A drug company once led by a brash young executive nicknamed "Pharma bro" would pay up to $28 million to health insurers including Blue Cross and Blue Shield of Minnesota under terms of a lawsuit settlement the Eagan-based carrier announced Monday.
Blue Cross of Minnesota to settle with Martin Shkreli's former drug company
Firm once led by "Pharma Bro" to pay insurers, including Eagan-based Blue Cross, up to $28 million under terms of the settlement
The settlement was submitted Friday and is pending approval in the federal District Court of the Southern District of New York.
Blue Cross of Minnesota in March filed a class-action lawsuit alleging anti-competitive practices by the drug company — now known as Vyera Pharmaceuticals LLC — when it imposed a huge price hike for a critical medicine called Daraprim used to treat a life-threatening parasitic infection.

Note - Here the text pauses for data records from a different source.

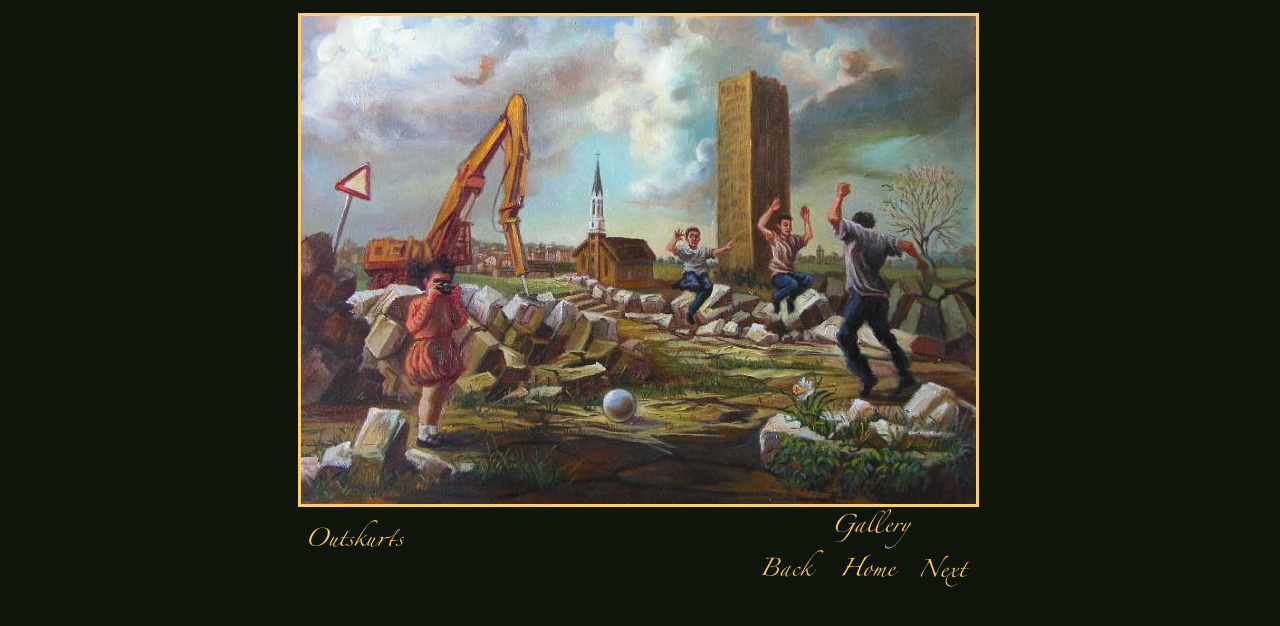

--- FILE ---
content_type: text/html
request_url: http://broadheadbarham.com/outskurts.html
body_size: 924
content:
<!DOCTYPE HTML PUBLIC "-//W3C//DTD HTML 3.2 Final//EN"><html><head><title>Outskurts</title><meta name="GENERATOR" content="Freeway Pro 3.5"></head><body topmargin=0 leftmargin=0 marginheight=0 marginwidth=0 bgcolor="#10150c"><center><table border=0 cellspacing=0 cellpadding=0 width=684><tr valign=top><td></td><td height=13></td></tr><tr valign=top><td><a href="misiabroadhead.html"><img src="Resources/p1010018c.jpeg" border=0 width=681 height=494 alt=""></a></td><td height=494></td></tr><tr><td width=681><img src="Resources/_clear.gif" border=0 width=681 height=1 alt=""></td><td width=3 height=1><img src="Resources/_clear.gif" border=0 width=3 height=1 alt=""></td></tr></table><table border=0 cellspacing=0 cellpadding=0 width=684><tr valign=top><td colspan=10></td><td height=1></td></tr><tr valign=top><td colspan=5></td><td colspan=3 rowspan=2><a href="misiagallery.html"><img src="Resources/outsku4a.gif" border=0 width=84 height=40 alt=""></a></td><td colspan=2 rowspan=2></td><td height=11></td></tr><tr valign=top><td rowspan=5></td><td rowspan=5><img src="Resources/_clear.gif" border=0 width=4 height=1 alt=""><img src="Resources/outsku6a.gif" border=0 width=95 height=27 alt=""></td><td colspan=3></td><td height=29></td></tr><tr valign=top><td colspan=8></td><td height=1></td></tr><tr valign=top><td rowspan=3></td><td rowspan=4><a href="citylife.html"><img src="Resources/item3c.gif" border=0 width=67 height=36 alt=""></a></td><td colspan=6></td><td height=3></td></tr><tr valign=top><td colspan=2 rowspan=3></td><td rowspan=4><a href="index.html"><img src="Resources/item1aa.gif" border=0 width=61 height=35 alt=""></a></td><td colspan=3></td><td height=1></td></tr><tr valign=top><td colspan=2 rowspan=3></td><td rowspan=4><a href="escapingthesyste.html"><img src="Resources/item2e.gif" border=0 width=62 height=36 alt=""></a></td><td height=3></td></tr><tr valign=top><td colspan=3></td><td height=29></td></tr><tr valign=top><td colspan=6></td><td height=2></td></tr><tr valign=top><td colspan=9></td><td height=2></td></tr><tr><td width=7><img src="Resources/_clear.gif" border=0 width=7 height=1 alt=""></td><td width=105><img src="Resources/_clear.gif" border=0 width=105 height=1 alt=""></td><td width=350><img src="Resources/_clear.gif" border=0 width=350 height=1 alt=""></td><td width=67><img src="Resources/_clear.gif" border=0 width=67 height=1 alt=""></td><td width=5><img src="Resources/_clear.gif" border=0 width=5 height=1 alt=""></td><td width=8><img src="Resources/_clear.gif" border=0 width=8 height=1 alt=""></td><td width=61><img src="Resources/_clear.gif" border=0 width=61 height=1 alt=""></td><td width=15><img src="Resources/_clear.gif" border=0 width=15 height=1 alt=""></td><td width=2><img src="Resources/_clear.gif" border=0 width=2 height=1 alt=""></td><td width=62><img src="Resources/_clear.gif" border=0 width=62 height=1 alt=""></td><td width=2 height=1><img src="Resources/_clear.gif" border=0 width=2 height=1 alt=""></td></tr></table></center><!-- WiredMinds eMetrics tracking with Enterprise Edition V5.4 START -->
<script type='text/javascript' src='https://count.carrierzone.com/app/count_server/count.js'></script>
<script type='text/javascript'><!--
wm_custnum='519c596b4b2845f1';
wm_page_name='outskurts.html';
wm_group_name='/services/webpages/b/r/broadheadbarham.com/public';
wm_campaign_key='campaign_id';
wm_track_alt='';
wiredminds.count();
// -->
</script>
<!-- WiredMinds eMetrics tracking with Enterprise Edition V5.4 END -->
</body></html>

"The [class-action lawsuit] alleges that defendants engaged in a scheme to thwart generic competition for Daraprim in violation of ... the Sherman Act and various state antitrust, unjust enrichment, and consumer protection laws," states a proposed settlement notice to third-party payors that was filed with the court. "Defendants deny any wrongdoing and liability. They agreed to the settlement to resolve the controversy and to avoid the burden and expense of further litigation."
Defendants include Martin Shkreli, former chief executive of the company once known as Turing Pharmaceuticals. In its lawsuit, Blue Cross alleged the drug company raised the price of Daraprim by 4,000% — from $17.50 to $750 per pill. Patients typically take multiple doses of the medication per day and treatment can last weeks or months, the insurer said.
"Blue Cross and Blue Shield of Minnesota believes that drug companies need to be held accountable for the uncontrollable rise of prescription drug costs," Dana Erickson, the insurer's president and chief executive, said Monday in a statement. "We look forward to finalizing this settlement in the courts so that funds may be distributed appropriately to impacted members of the class."
In 2016, when Shkreli was 32, the former CEO outraged a congressional committee during and after a hearing where he appeared to smirk repeatedly while refusing to answer questions about his company's alleged business practices. He defended the markups as justified by capitalism and at one point suggested that he should have raised the price even higher.
Earlier this month, in a case brought by the Federal Trade Commission and seven states, a federal judge ruled that Shkreli must return $64.6 million in profits he and his former company received through the price hikes. The judge also barred Shkreli, who is serving a prison sentence for securities fraud in an unrelated case, from working in the pharmaceutical industry.
In the lawsuit led by Blue Cross of Minnesota, Shkreli is a defendant along with Vyera Pharmaceuticals, parent company Phoenixus AG and former executive Kevin Mulleady.
It's not yet clear how much money Blue Cross might receive through the settlement process. Under the proposed terms, third-party payors would receive reimbursement for some or all of the purchase price of Daraprim between Aug. 7, 2015, and Jan. 28, 2022.
Blue Cross called Daraprim the "gold-standard treatment" for toxoplasmosis, a parasitic infection that can be fatal for people with compromised immune systems. The infection is particularly dangerous for HIV/AIDS and cancer patients.
The drug was first brought to market in the U.S. in 1953 and was affordable for "many decades," the insurer's lawsuit states.
"Because Daraprim lacked patent and regulatory protections, defendants understood that such an astronomical price increase would cause competitors to develop generic versions of Daraprim and sell them at lower prices," Blue Cross alleged in the lawsuit. "To prevent this, and to make their planned price increase commercially viable, defendants executed a scheme to thwart generic competition and force Daraprim purchasers to pay grossly inflated prices — all while concealing and misleading the public about their anticompetitive conduct."